2. Duties of the prosecution. The prosecutor shall make a diligent, good faith effort to ascertain the existence of material or information discoverable under subdivision one of this section and to cause such material or information to be made available for discovery where it exists but is not within the prosecutor's possession, custody or control; provided that the prosecutor shall not be required to obtain by subpoena duces tecum material or information which the defendant may thereby obtain. For purposes of subdivision one of this section, all items and information related to the prosecution of a charge in the possession of any New York state or local police or law enforcement agency shall be deemed to be in the possession of the prosecution. The prosecution shall also identify any laboratory having contact with evidence related to the prosecution of a charge. This subdivision shall not require the prosecutor to ascertain the existence of witnesses not known to the police or another law enforcement agency, or the written or recorded statements thereof, under paragraph (c) or (e) of subdivision one of this section.

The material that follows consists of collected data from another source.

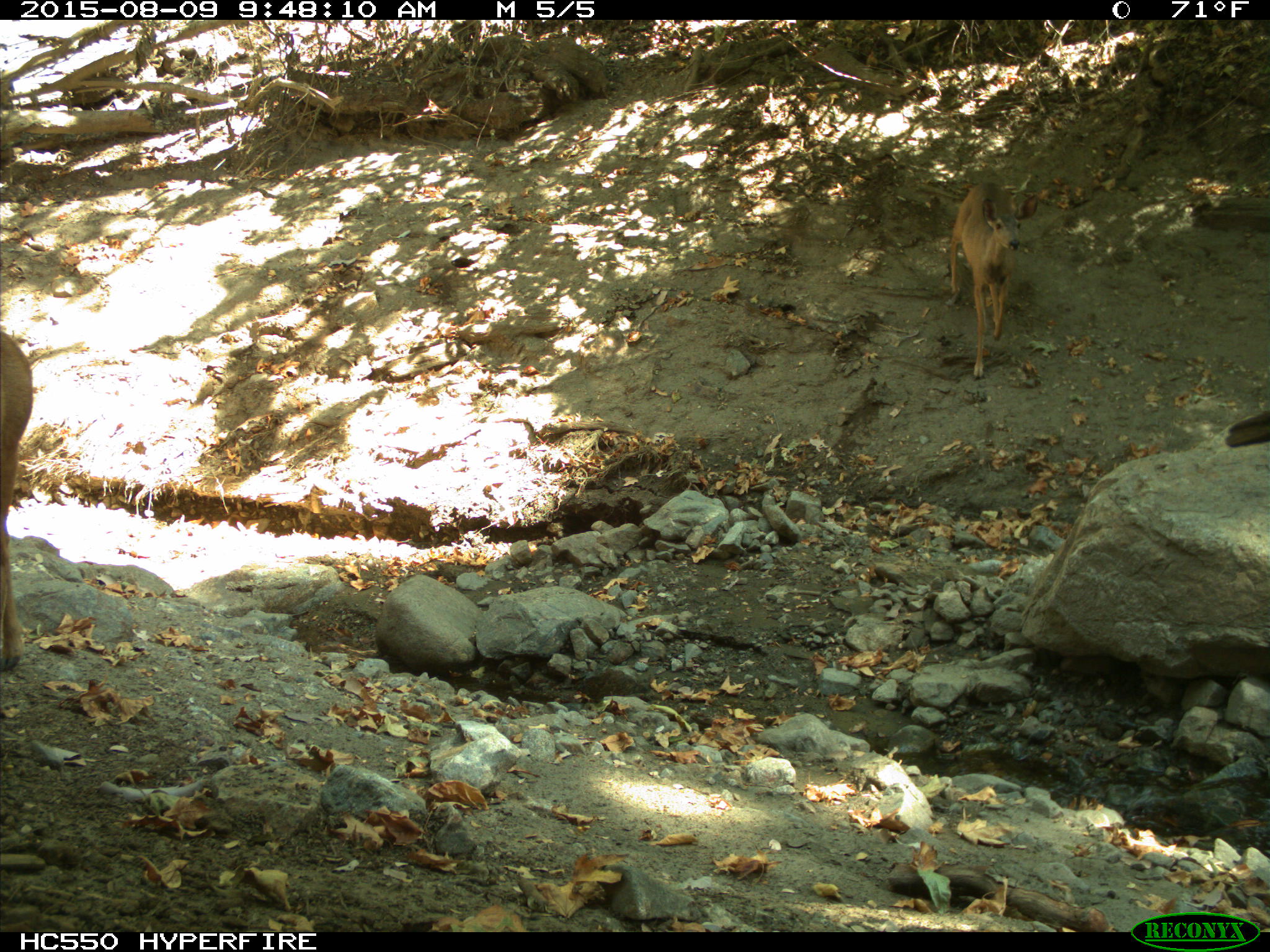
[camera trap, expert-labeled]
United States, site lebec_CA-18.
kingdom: Animalia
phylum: Chordata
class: Mammalia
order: Artiodactyla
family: Cervidae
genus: Odocoileus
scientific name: Odocoileus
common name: deer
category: unidentified deer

3. Supplemental discovery for the defendant. The prosecution shall disclose to the defendant a list of all misconduct and criminal acts of the defendant not charged in the indictment, superior court information, prosecutor's information, information, or simplified information, which the prosecution intends to use at trial for purposes of (a) impeaching the credibility of the defendant, or (b) as substantive proof of any material issue in the case. In addition the prosecution shall designate whether it intends to use each listed act for impeachment and/or as substantive proof.
4. Reciprocal discovery for the prosecution.

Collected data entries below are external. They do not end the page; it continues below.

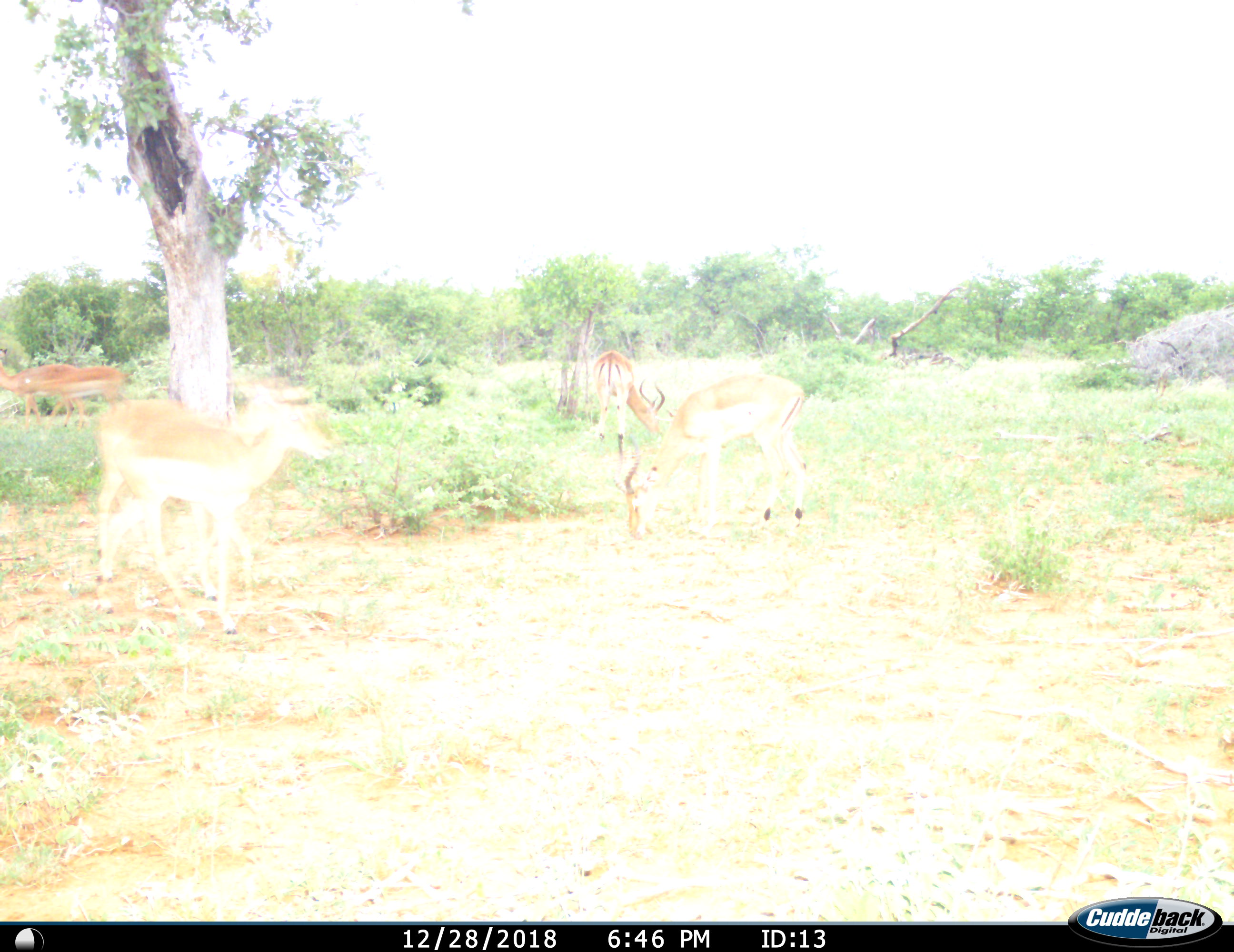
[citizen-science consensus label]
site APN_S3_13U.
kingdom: Animalia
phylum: Chordata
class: Mammalia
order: Artiodactyla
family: Bovidae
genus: Aepyceros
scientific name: Aepyceros melampus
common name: impala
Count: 6.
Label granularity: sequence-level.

(a) The defendant shall, subject to constitutional limitations, disclose to the prosecution, and permit the prosecution to discover, inspect, copy or photograph, any material and relevant evidence within the defendant's or counsel for the defendant's possession or control that is discoverable under paragraphs (f), (g), (h), (j), (l) and (o) of subdivision one of this section, which the defendant intends to introduce at trial or a pre-trial hearing, and the names, addresses, birth dates, and all statements, written or recorded or summarized in any writing or recording, of those persons other than the defendant whom the defendant intends to call as witnesses at trial or a pre-trial hearing.
(b) Disclosure of the name, address, birth date, and all statements, written or recorded or summarized in any writing or recording, of a person whom the defendant intends to call as a witness for the sole purpose of impeaching a prosecution witness is not required until after the prosecution witness has testified at trial.
(c) If in the exercise of reasonable diligence the reciprocally discoverable information under paragraph (f) or (o) of subdivision one of this section is unavailable for disclosure within the time period specified in subdivision two of section 245.10 of this article, such time period shall be stayed without need for a motion pursuant to subdivision two of section 245.70 of this article; but the disclosure shall be made as soon as practicable and subject to the continuing duty to disclose in section 245.60 of this article.
5. Stay of automatic discovery; remedies and sanctions. Section 245.10 and subdivisions one, two, three and four of this section shall have the force and effect of a court order, and failure to provide discovery pursuant to such section or subdivision may result in application of any remedies or sanctions permitted for non-compliance with a court order under section 245.80 of this article. However, if in the judgment of either party good cause exists for declining to make any of the disclosures set forth above, such party may move for a protective order pursuant to section 245.70 of this article and production of the item shall be stayed pending a ruling by the court. The opposing party shall be notified in writing that information has not been disclosed under a particular section. When some parts of material or information are discoverable but in the judgment of a party good cause exists for declining to disclose other parts, the discoverable parts shall be disclosed and the disclosing party shall give notice in writing that non-discoverable parts have been withheld.
6. Redactions permitted. Either party may redact social security numbers and tax numbers from disclosures under this article.
7. Presumption of openness. There shall be a presumption in favor of disclosure when interpreting sections 245.10 and 245.25, and subdivision one of section 245.20, of this article.

N.Y. Crim. Proc. Law § 245.20

Amended by New York Laws 2020 , ch. 56, Sec. HHH-2, eff. 5/3/2020.
Added by New York Laws 2019 , ch. 59, Sec. LLL-2, eff. 1/1/2020.